Toute idée étant la représentation d’une possibilité d’action ou de sensation, il s’ensuit que le groupe d’états conscients ou subconscients qui constitue le moi n’est autre chose que l’équilibre mouvant de représentations d’actions auxquelles correspond une force impulsive, proportionnelle en moyenne à la force de la représentation même. Notre moi n’est qu’une approximation, une sorte de suggestion permanente ; il n’existe pas, il se fait, et il ne sera jamais achevé. Nous ne réussirons jamais à ramener à une unité complète, à subordonner à une pensée ou volonté centrale tous les systèmes d’idées et de tendances qui luttent en nous pour l’existence.

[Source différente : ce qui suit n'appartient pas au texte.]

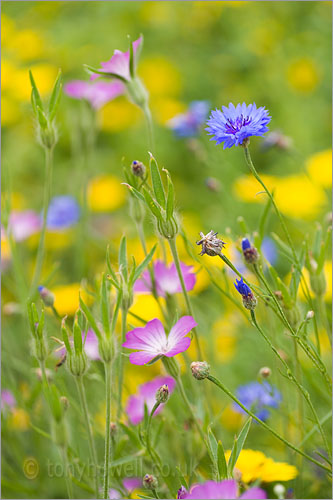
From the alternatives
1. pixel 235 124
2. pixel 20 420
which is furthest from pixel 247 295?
pixel 20 420

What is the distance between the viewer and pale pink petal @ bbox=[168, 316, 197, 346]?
0.49 m

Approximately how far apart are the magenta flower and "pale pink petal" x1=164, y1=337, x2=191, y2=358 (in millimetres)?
122

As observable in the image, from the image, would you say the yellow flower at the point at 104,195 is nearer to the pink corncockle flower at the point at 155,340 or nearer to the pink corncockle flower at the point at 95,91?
the pink corncockle flower at the point at 95,91

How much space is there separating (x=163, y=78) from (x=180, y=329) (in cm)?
168

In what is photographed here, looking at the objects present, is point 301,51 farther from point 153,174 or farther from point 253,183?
point 153,174

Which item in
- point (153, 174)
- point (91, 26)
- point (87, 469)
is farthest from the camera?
point (91, 26)

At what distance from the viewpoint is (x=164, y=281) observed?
2.01 feet

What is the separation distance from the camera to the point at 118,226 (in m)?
1.58

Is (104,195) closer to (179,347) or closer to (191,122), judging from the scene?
(191,122)

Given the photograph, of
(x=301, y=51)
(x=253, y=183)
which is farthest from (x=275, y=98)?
(x=253, y=183)

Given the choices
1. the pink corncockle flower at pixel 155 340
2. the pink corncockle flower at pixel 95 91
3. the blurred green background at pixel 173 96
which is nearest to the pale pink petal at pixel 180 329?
the pink corncockle flower at pixel 155 340

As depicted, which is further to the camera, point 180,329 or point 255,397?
point 255,397

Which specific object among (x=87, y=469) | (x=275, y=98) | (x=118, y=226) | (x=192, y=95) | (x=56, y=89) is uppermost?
(x=192, y=95)

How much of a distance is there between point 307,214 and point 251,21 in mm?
968
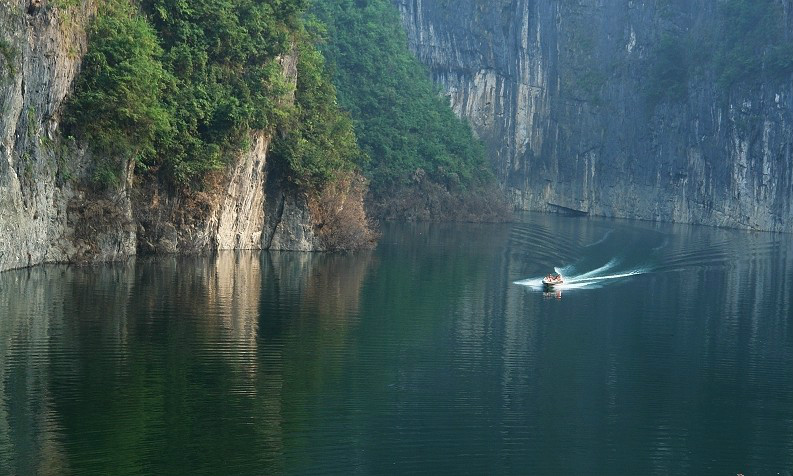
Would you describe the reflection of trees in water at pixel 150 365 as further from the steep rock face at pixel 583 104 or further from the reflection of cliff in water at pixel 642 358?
the steep rock face at pixel 583 104

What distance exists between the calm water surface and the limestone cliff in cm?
A: 159

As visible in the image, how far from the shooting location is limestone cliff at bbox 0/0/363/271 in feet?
118

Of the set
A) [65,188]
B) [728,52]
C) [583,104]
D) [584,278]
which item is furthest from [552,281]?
[583,104]

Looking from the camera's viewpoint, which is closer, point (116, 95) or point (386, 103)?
point (116, 95)

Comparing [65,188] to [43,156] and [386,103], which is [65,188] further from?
[386,103]

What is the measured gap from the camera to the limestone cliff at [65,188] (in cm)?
3603

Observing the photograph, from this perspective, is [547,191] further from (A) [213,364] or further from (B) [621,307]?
(A) [213,364]

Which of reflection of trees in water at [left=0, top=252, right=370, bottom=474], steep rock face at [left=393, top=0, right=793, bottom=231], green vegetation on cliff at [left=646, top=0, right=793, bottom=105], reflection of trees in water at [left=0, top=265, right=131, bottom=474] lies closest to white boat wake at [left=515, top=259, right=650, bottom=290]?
reflection of trees in water at [left=0, top=252, right=370, bottom=474]

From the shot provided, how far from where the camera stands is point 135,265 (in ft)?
137

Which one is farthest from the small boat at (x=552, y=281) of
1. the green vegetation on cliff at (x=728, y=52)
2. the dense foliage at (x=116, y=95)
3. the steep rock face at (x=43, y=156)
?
the green vegetation on cliff at (x=728, y=52)

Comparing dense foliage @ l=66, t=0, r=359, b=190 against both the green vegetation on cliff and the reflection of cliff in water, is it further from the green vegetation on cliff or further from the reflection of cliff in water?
the green vegetation on cliff

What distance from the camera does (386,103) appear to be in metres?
87.7

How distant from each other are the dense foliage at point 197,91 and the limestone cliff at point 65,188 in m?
0.92

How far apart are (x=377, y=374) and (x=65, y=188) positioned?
18344mm
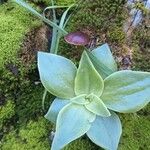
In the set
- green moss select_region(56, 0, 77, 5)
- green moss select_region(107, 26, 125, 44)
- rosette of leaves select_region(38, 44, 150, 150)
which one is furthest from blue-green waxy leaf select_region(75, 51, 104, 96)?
green moss select_region(56, 0, 77, 5)

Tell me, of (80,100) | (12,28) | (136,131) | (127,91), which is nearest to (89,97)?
(80,100)

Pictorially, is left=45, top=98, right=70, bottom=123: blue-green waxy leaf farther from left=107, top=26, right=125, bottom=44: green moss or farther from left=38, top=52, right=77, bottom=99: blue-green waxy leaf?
left=107, top=26, right=125, bottom=44: green moss

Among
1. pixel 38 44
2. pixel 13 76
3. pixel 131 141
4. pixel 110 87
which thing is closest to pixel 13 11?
pixel 38 44

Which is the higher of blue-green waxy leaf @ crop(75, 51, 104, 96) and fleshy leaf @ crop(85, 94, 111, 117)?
blue-green waxy leaf @ crop(75, 51, 104, 96)

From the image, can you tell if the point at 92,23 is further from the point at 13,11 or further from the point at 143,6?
the point at 13,11

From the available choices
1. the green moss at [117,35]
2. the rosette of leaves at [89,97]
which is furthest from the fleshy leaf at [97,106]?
the green moss at [117,35]
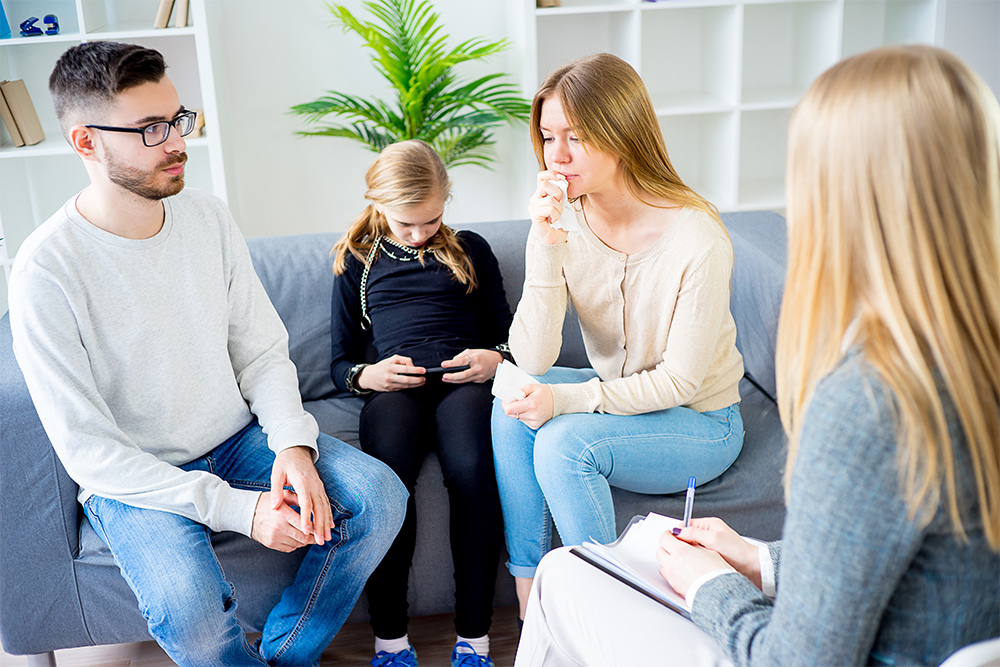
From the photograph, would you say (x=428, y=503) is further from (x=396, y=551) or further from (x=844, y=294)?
(x=844, y=294)

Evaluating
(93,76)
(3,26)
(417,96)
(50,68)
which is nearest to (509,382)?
(93,76)

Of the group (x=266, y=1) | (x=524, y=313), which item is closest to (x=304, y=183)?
(x=266, y=1)

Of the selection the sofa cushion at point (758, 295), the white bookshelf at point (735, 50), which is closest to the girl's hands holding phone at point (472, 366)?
the sofa cushion at point (758, 295)

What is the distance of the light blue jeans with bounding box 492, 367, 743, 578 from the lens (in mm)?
1523

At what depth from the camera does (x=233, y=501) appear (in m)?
1.49

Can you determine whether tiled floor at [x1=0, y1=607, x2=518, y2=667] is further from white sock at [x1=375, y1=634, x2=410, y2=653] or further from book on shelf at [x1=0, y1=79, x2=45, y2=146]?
book on shelf at [x1=0, y1=79, x2=45, y2=146]

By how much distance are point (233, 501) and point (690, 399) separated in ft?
2.89

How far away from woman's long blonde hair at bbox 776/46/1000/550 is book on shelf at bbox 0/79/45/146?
2.87 metres

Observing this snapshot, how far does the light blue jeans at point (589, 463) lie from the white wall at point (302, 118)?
1557 millimetres

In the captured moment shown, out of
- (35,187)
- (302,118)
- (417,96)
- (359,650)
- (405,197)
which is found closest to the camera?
(359,650)

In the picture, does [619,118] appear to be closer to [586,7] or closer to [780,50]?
[586,7]

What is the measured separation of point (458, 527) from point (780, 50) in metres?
2.54

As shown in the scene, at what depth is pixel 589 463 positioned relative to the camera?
1525 millimetres

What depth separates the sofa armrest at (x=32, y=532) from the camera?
1.57m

Toute vie est une déformation, une déséquilibration, poursuivant, il est vrai, une forme nouvelle et un nouvel équilibre. Les malades chez lesquels la personnalité se dédouble, devient même triple, nous offrent, avec un grossissement, le phénomène qui se passe constamment en nous-mêmes : la coexistence de plusieurs centres d’attraction dans notre conscience, de plusieurs courants qui nous traversent et dont chacun, s’il n’était limité par un autre courant, nous submergerait et nous emporterait. Notre moi n’est qu’une ligne de partage entre ces courants divers de pensée et d’action qui nous traversent.

Au fond de chacun de nous il y a plusieurs moi dont l’équilibre mouvant constitue ce que nous croyons être notre vrai moi et qui n’est en somme que notre moi passé, la figure dessinée par la moyenne de nos actions et pensées antécédentes, l’ombre que nous laissons derrière nous dans la vie. Ce moi-là n’est le nôtre que selon la mesure où notre passé détermine notre avenir ; et rien de plus variable que cette détermination de l’avenir d’un être par son passé. Notre corps, il est vrai, nous sert de point de repère, c’est la base de notre personnalité. Mais le corps n’est lui-même pour nous qu’un système de perceptions, conséquemment de sensations, qui, à un point de vue plus profond, se réduisent à un système de tendances favorisées ou contrariées : notre corps est constitué par une coordination d’appétits de toute sorte dans un équilibre instable ; il n’est que le rythme suivant lequel ces appétits se balancent. Sans la loi de l’habitude et de l’économie de la force, par laquelle un être tend toujours à se répéter lui-même, à projeter en avant sa propre image, à reproduire son passé dans son avenir, nous perdrions notre moi à chacun de nos mouvements, nous serions sans cesse à la recherche de nous-même. Notre moi est donc une idée et une  » idée-force » qui maintient notre identité sans cesse menacée de disparaître dans les phénomènes particuliers et présents ; c’est un groupement régulier de possibles conscients ou subconscients.